Do this:
Count the lines in the items below that contain the word "snowy". Reply with the number only.

Material to process:
:::::

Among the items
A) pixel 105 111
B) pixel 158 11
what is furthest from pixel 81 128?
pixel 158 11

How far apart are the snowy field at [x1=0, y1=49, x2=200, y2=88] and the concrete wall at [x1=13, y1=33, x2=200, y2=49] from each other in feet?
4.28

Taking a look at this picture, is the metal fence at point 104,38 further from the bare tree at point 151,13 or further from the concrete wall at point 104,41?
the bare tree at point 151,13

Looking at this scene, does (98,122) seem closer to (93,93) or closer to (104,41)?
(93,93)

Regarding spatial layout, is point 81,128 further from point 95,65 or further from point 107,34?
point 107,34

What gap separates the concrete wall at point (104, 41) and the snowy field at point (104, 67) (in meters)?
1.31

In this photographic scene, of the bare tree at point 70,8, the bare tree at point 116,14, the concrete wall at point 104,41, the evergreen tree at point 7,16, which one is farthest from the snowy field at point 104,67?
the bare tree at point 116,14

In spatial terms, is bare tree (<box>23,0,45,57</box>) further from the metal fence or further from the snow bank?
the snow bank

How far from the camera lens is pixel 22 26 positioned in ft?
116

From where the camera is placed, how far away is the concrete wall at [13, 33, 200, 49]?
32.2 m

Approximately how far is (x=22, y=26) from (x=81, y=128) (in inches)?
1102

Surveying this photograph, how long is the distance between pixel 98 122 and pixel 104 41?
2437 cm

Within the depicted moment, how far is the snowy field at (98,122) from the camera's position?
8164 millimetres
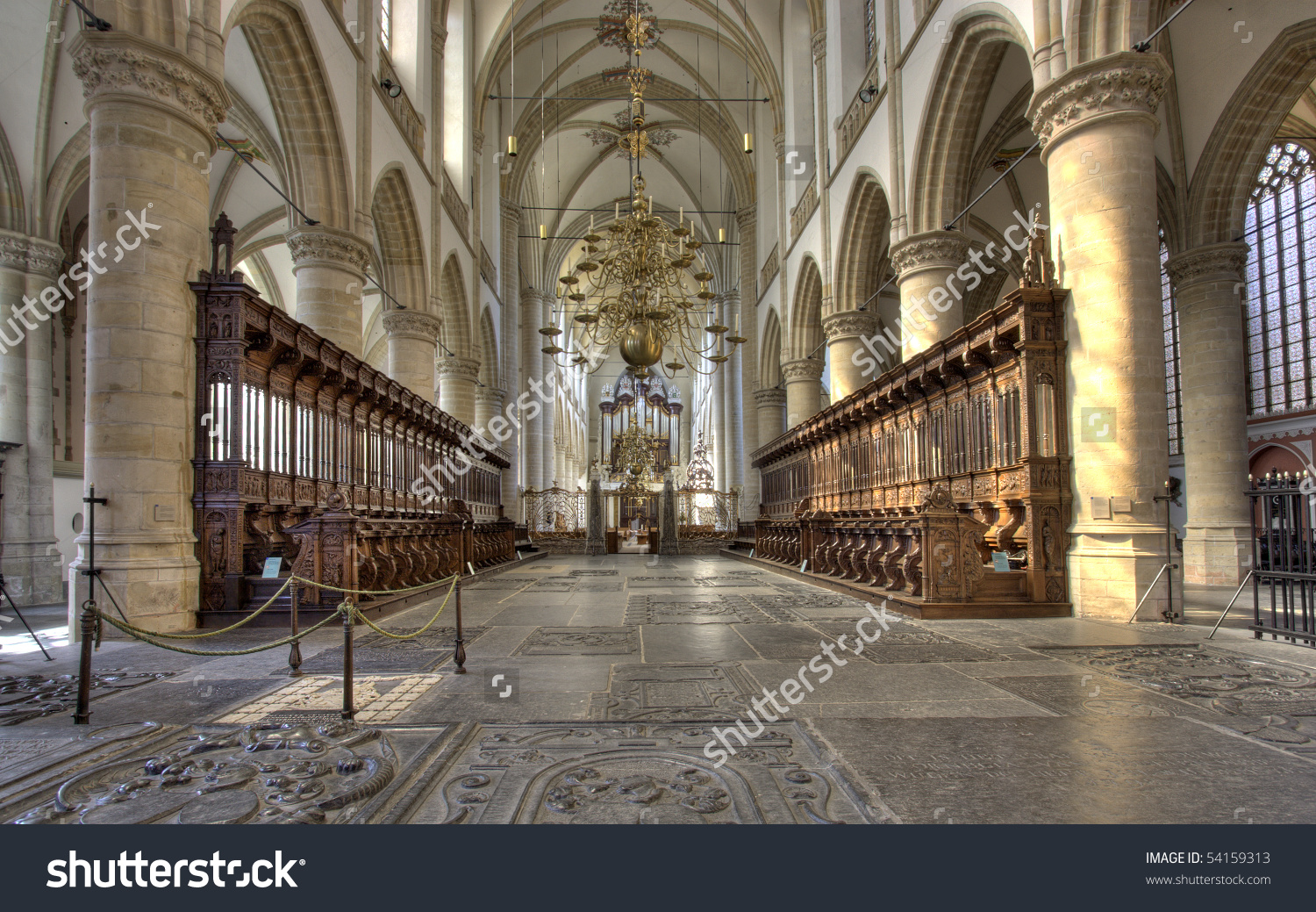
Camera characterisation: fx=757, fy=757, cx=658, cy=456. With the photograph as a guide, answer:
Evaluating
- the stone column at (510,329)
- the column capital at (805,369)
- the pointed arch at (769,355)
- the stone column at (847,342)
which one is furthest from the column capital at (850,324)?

:::::

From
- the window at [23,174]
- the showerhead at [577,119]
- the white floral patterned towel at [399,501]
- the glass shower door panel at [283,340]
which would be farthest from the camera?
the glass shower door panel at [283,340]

:::::

Response to the exercise:
4